Présidée par le secrétaire général 1 de la préfecture, N’Cho David, la rencontre visait à recueillir les difficultés des populations et leurs propositions pour renforcer la lutte. Les recommandations seront transmises au Conseil national de sécurité (CNS). La réunion a réuni l’ensemble du corps préfectoral, les chefs coutumiers et chefs de villages, les élus et cadres de la région ainsi que des représentants des jeunes et des femmes.
M. N’Cho, ouvrant les échanges, a estimé que la lutte devait désormais entrer dans une phase plus coercitive. « On a fini le stade de la sensibilisation. C’est maintenant la répression. Tout le monde en Côte d’Ivoire sait que l’orpaillage illégal est mauvais », a-t-il déclaré, appelant les populations à refuser de céder leurs terres aux orpailleurs clandestins et à dénoncer leurs complices.
Il a indiqué que des résultats avaient déjà été obtenus à Sankadiokro, grâce à l’action concertée de l’administration et des forces engagées dans la lutte.
Les participants ont toutefois dénoncé plusieurs difficultés, notamment la remise en liberté de personnes interpellées pour exploitation illégale, qui reprennent ensuite leurs activités sur les mêmes sites. La complicité de certains propriétaires terriens a également été pointée du doigt. « Certains de nos parents appellent ces gens-là pour venir travailler et faire l’orpaillage sur nos terres », a déploré un participant.
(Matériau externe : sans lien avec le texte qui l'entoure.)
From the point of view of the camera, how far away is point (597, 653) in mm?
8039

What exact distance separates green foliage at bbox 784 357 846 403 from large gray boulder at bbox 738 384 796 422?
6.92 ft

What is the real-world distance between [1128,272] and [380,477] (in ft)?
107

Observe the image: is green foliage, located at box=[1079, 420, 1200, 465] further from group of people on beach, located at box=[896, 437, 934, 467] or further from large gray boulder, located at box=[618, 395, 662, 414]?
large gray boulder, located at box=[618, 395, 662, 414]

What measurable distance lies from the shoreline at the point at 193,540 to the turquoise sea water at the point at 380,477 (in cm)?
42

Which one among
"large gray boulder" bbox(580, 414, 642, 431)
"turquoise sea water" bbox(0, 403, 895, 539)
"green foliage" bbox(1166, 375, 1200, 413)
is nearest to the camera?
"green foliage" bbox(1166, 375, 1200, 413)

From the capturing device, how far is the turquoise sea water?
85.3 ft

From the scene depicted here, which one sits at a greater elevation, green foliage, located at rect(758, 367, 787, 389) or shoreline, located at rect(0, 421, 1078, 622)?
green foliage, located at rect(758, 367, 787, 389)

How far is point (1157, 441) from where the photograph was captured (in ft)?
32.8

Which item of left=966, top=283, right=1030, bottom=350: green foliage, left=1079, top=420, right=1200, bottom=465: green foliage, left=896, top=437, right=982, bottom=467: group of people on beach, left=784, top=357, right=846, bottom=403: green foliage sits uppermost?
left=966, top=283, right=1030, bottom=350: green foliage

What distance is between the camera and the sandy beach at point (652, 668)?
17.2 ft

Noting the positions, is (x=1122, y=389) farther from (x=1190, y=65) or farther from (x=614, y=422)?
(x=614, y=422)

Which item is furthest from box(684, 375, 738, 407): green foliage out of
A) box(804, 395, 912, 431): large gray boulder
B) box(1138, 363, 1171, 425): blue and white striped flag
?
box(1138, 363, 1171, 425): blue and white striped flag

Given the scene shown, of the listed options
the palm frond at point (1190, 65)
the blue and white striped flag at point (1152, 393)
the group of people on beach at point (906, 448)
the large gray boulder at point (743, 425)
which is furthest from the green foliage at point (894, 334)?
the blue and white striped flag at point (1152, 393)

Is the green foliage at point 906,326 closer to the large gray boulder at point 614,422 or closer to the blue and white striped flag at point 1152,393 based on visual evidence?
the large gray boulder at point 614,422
Trois propriétaires terriens de la région ont déjà été incarcérés dans le cadre de cette lutte, selon les informations communiquées lors de la rencontre.
Les chefs de villages ont, pour leur part, évoqué les insultes, humiliations, accusations et menaces dont ils feraient l’objet lorsqu’ils dénoncent les activités clandestines. Ils ont appelé à une meilleure collaboration avec l’administration et les forces de sécurité.
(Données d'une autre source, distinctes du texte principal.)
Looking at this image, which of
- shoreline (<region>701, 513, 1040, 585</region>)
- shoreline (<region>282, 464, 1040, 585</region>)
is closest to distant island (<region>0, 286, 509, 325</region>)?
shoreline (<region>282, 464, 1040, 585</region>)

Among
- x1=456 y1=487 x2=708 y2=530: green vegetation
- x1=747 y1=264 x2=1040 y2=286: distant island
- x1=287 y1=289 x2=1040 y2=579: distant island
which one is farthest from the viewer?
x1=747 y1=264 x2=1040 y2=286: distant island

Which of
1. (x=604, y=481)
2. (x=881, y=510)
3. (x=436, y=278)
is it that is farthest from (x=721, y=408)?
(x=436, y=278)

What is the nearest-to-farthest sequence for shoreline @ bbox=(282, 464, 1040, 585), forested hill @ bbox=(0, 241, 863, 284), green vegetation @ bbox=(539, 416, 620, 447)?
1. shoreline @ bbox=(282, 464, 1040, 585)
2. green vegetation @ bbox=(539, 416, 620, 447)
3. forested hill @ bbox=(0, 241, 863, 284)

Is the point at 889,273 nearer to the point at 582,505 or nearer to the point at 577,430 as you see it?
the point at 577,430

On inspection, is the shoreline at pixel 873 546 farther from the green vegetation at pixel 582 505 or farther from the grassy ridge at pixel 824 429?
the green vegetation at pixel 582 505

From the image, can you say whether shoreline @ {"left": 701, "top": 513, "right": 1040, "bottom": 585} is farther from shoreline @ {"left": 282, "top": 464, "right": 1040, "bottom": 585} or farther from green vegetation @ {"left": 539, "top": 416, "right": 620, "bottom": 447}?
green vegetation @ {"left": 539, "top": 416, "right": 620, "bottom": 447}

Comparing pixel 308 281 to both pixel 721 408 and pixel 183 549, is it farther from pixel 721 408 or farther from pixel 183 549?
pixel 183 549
Parmi les principales propositions figurent le refus de céder les terres aux orpailleurs clandestins, le renforcement des opérations des forces de sécurité et la dénonciation des propriétaires terriens et autres complices. Les chefs traditionnels ont insisté sur la nécessité de travailler « main dans la main » avec l’administration pour venir à bout du phénomène.
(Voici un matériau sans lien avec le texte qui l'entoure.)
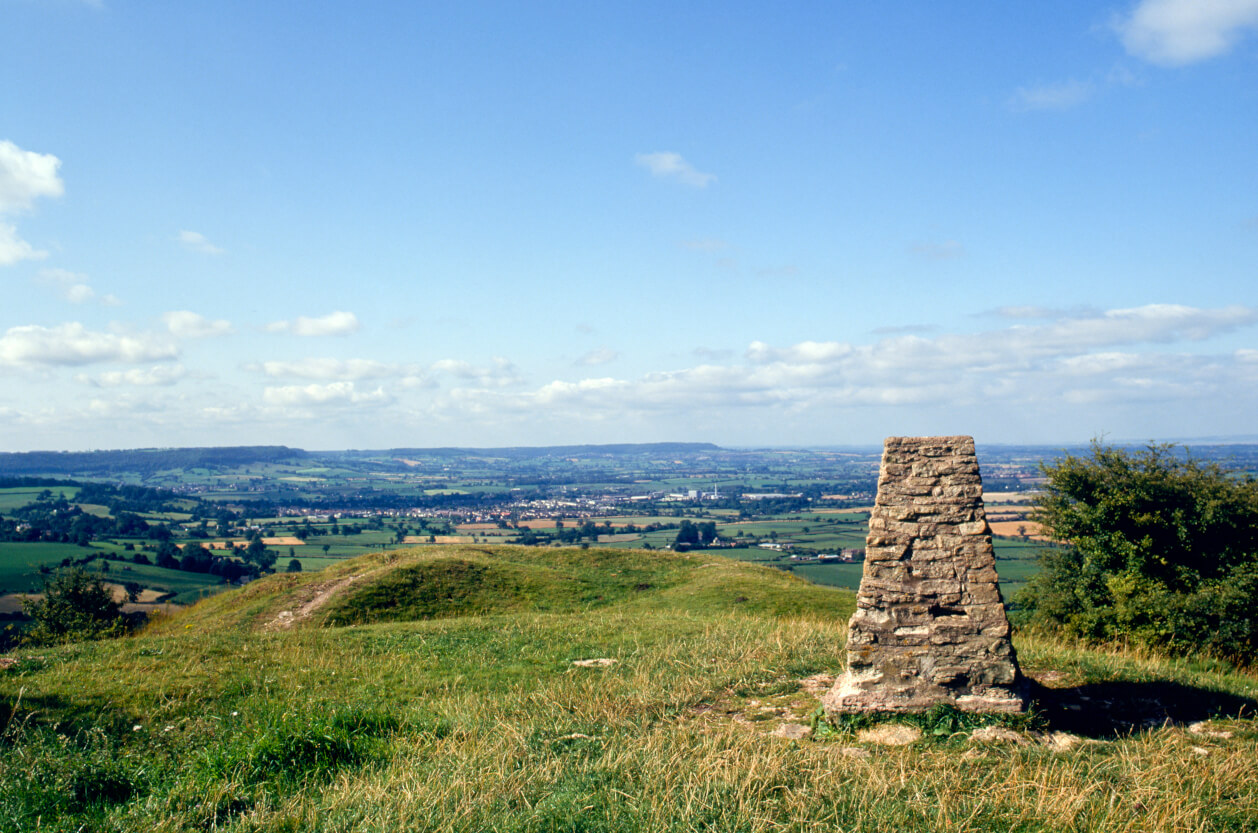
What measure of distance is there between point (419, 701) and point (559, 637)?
6.46 meters

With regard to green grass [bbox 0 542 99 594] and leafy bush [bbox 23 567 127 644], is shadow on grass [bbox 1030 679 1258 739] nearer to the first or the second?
leafy bush [bbox 23 567 127 644]

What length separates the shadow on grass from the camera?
962 centimetres

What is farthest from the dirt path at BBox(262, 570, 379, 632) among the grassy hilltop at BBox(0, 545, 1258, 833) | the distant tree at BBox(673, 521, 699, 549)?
the distant tree at BBox(673, 521, 699, 549)

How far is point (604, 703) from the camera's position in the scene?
10.6m

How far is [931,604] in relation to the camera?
9680 mm

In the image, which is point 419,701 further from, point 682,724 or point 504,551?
point 504,551

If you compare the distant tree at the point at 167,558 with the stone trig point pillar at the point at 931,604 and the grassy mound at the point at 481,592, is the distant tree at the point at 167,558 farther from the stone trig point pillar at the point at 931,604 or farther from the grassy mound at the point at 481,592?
the stone trig point pillar at the point at 931,604

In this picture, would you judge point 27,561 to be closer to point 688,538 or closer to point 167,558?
point 167,558

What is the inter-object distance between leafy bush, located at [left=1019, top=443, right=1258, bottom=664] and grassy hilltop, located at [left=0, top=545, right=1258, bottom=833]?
2830 millimetres

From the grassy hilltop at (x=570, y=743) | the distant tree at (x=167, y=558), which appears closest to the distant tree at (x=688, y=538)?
the distant tree at (x=167, y=558)

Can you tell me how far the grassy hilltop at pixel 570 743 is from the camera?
6.44 meters

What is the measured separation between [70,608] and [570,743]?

Le directeur régional des Mines et de la Géologie, Koné Dégué, a présenté l’état des zones touchées, notamment Zaranou, Ebilassokro, Amélékia et Sankadiokro. Il a dénoncé la pollution de la Comoé, la dégradation des sols et du couvert végétal, ainsi que la transformation du paysage à Bébou. Ces dommages entraînent aussi des conséquences sociales et sécuritaires, dont le travail des enfants, le proxénétisme, l’insécurité et des pertes en vies humaines.
Il a enfin rappelé les conditions d’obtention des permis miniers et les sanctions prévues, allant de deux à cinq ans de prison et de 50 à 100 millions FCFA d’amende selon les infractions.